De même, la végétalisation prévue se fait attendre : les rues et places restent exclusivement minérales (bitume dégradé en majorité), ce qui ne favorise pas non plus l’attractivité. La commune a perdu 160 habitants (- 7,5%) entre 2014 et 2020, passant sous le seuil des communes urbaines avec 1 968 habitants contre plus de 3 000 dans les années 1980.
Extrait du diagnostic de 2016 :
Le projet de Maison du patrimoine et de la dentelle, équipement structurant de rayonnement potentiellement international, attend toujours d’être concrétisé alors que se fait jour une candidature de la dentelle française pour une inscription au patrimoine culturel immatériel de l’UNESCO et que le projet était attendu par d’autres centres dentelliers pour constituer un réseau plus représentatif.
Le remarquable hôtel Calemard de Montjoly, acquis par la mairie dans le cadre de ce projet en 1992, a enfin été restauré en 2018-2021, mais pour y déménager la médiathèque (qui fort heureusement existait déjà) alors que ces deux équipements culturels complémentaires auraient pu développer une synergie.
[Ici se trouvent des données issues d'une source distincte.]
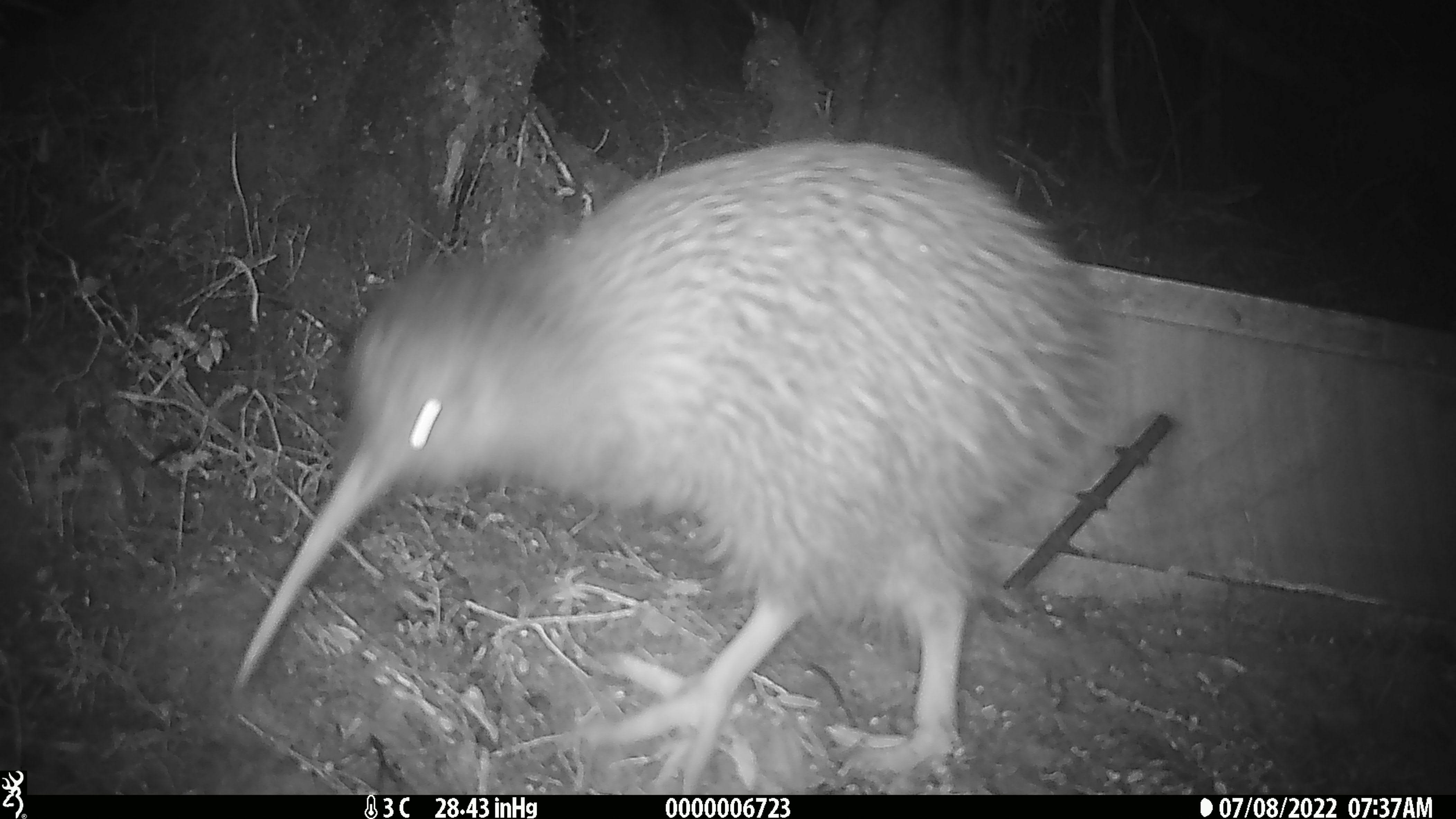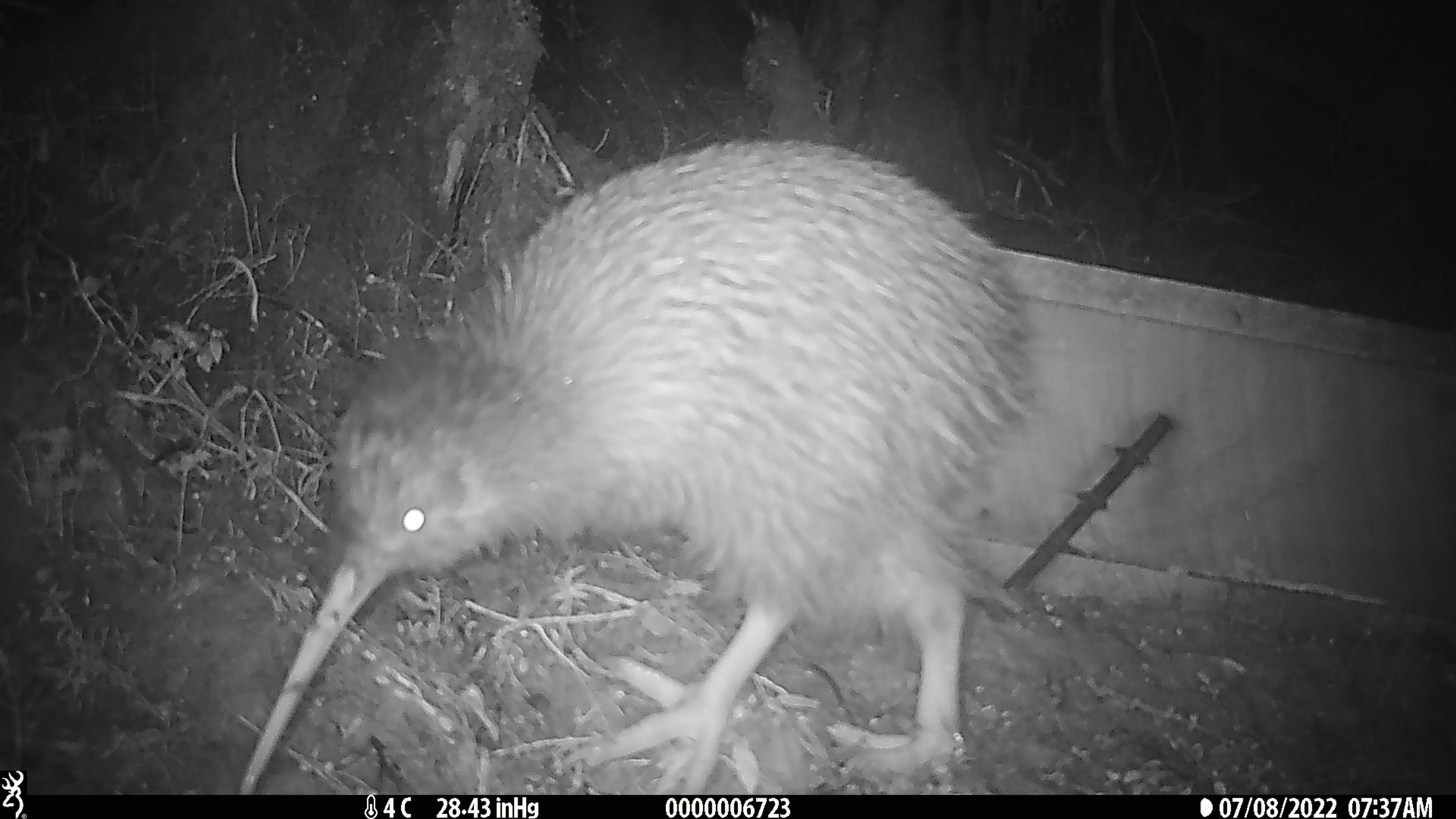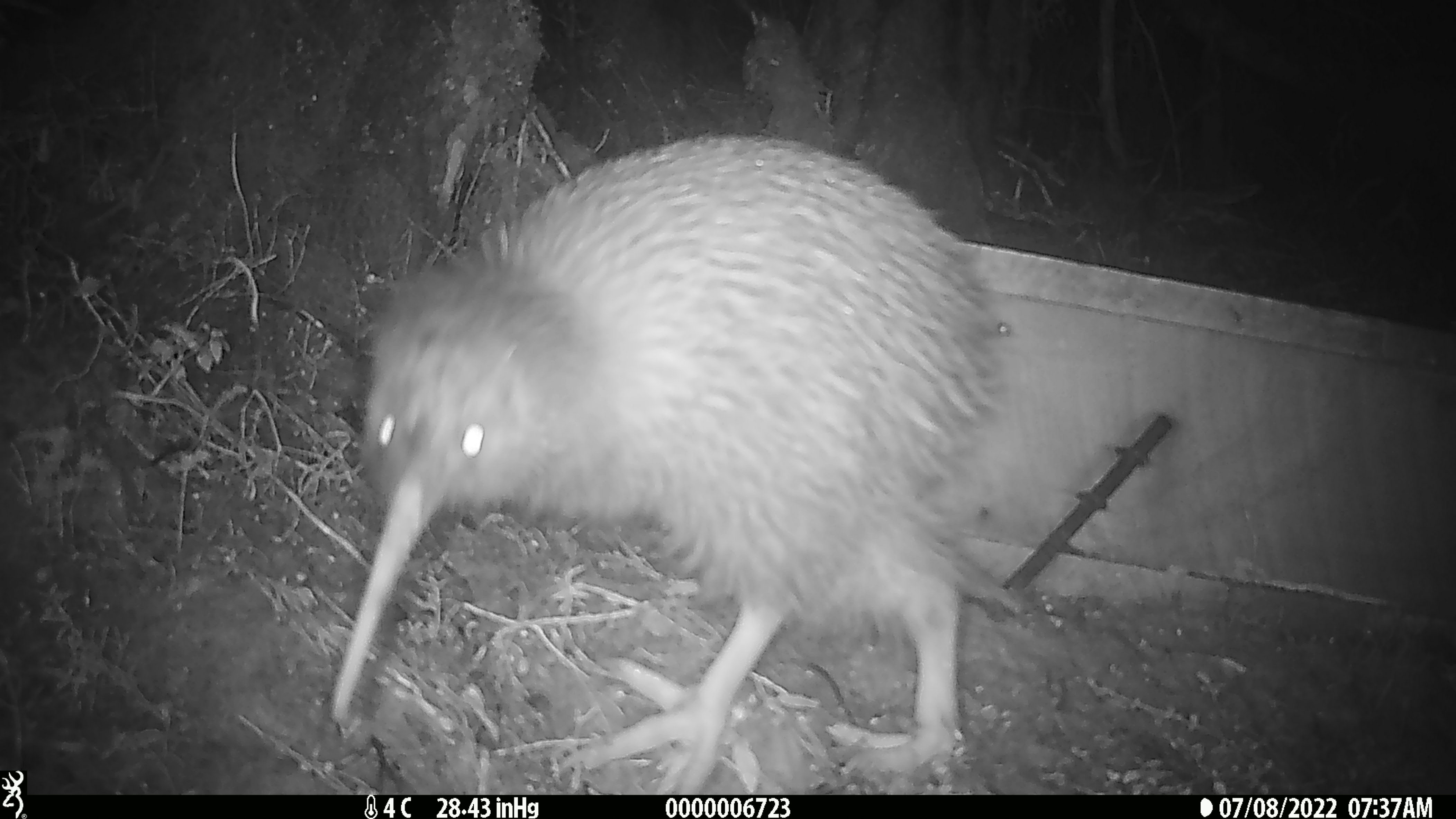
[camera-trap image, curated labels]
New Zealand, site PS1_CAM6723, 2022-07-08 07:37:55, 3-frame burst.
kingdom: Animalia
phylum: Chordata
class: Aves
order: Apterygiformes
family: Apterygidae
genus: Apteryx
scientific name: Apteryx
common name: kiwi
Des logements ont été réinstallés dans la Médiathèque, bien que ce précédent usage ait dénaturé une partie de l’édifice et que les maisons à réhabiliter en logements soient nombreuses dans le quartier. En contradiction avec ce dernier choix, une extension de la médiathèque pourrait s’avérer nécessaire.
Le cas du quartier Pannessac
Le plan-guide de 2004 a identifié ce quartier (fortement bétonné au XXe siècle) comme le plus dégradé de la commune. Il prévoyait :
- la réhabilitation en Maison des services publics d’une maison du XVIIe siècle ;
- la réhabilitation en logements de 4 maisons construites entre le XVIe et le XIXe siècles ;
- la démolition de 2 maisons seulement, pour aménager des jardins.
Rue Pannessac
Maison XVIIe siècle avec cheminée Renaissance qui devait être réhabilitée avec création d’un passage… remplacée en 2011-2012 par un immeuble en béton.
Dans la même rue, deux maisons devaient être démolies pour créer des jardins :
Rue Centrale
Deux maisons XVIIe, XVIIIe et XIXe siècles, dont les façades devaient être restaurées suivant les prescriptions de l’ABF. En 2016-2017, la décision de démolir la maison de droite a entraîné l’effondrement de sa voisine (risque similaire dans d’autres îlots) et une reconstruction totale.
Si le résultat esthétique est meilleur que ci-dessus, ces démolitions restent regrettables.
Dans la même rue, la maison Pouly du XVIe siècle, qui devait également être réhabilitée en logements, a fait l’objet d’un arrêté de péril et de démolition en 2017. Il ne reste qu’un mur du RDC et un amas de pierres.
Conclusions pour ce quartier
- Le patrimoine bâti a à nouveau reculé devant le béton et les gravillons. La végétalisation se limite aux herbes folles qui ont remplacé la maison Pouly.
- Une seule réhabilitation (par un particulier rue Pannessac) a été conforme au plan-guide de revitalisation.
- Il se confirme que la destruction du patrimoine ne contribue pas à la revitalisation d’un quartier, bien au contraire.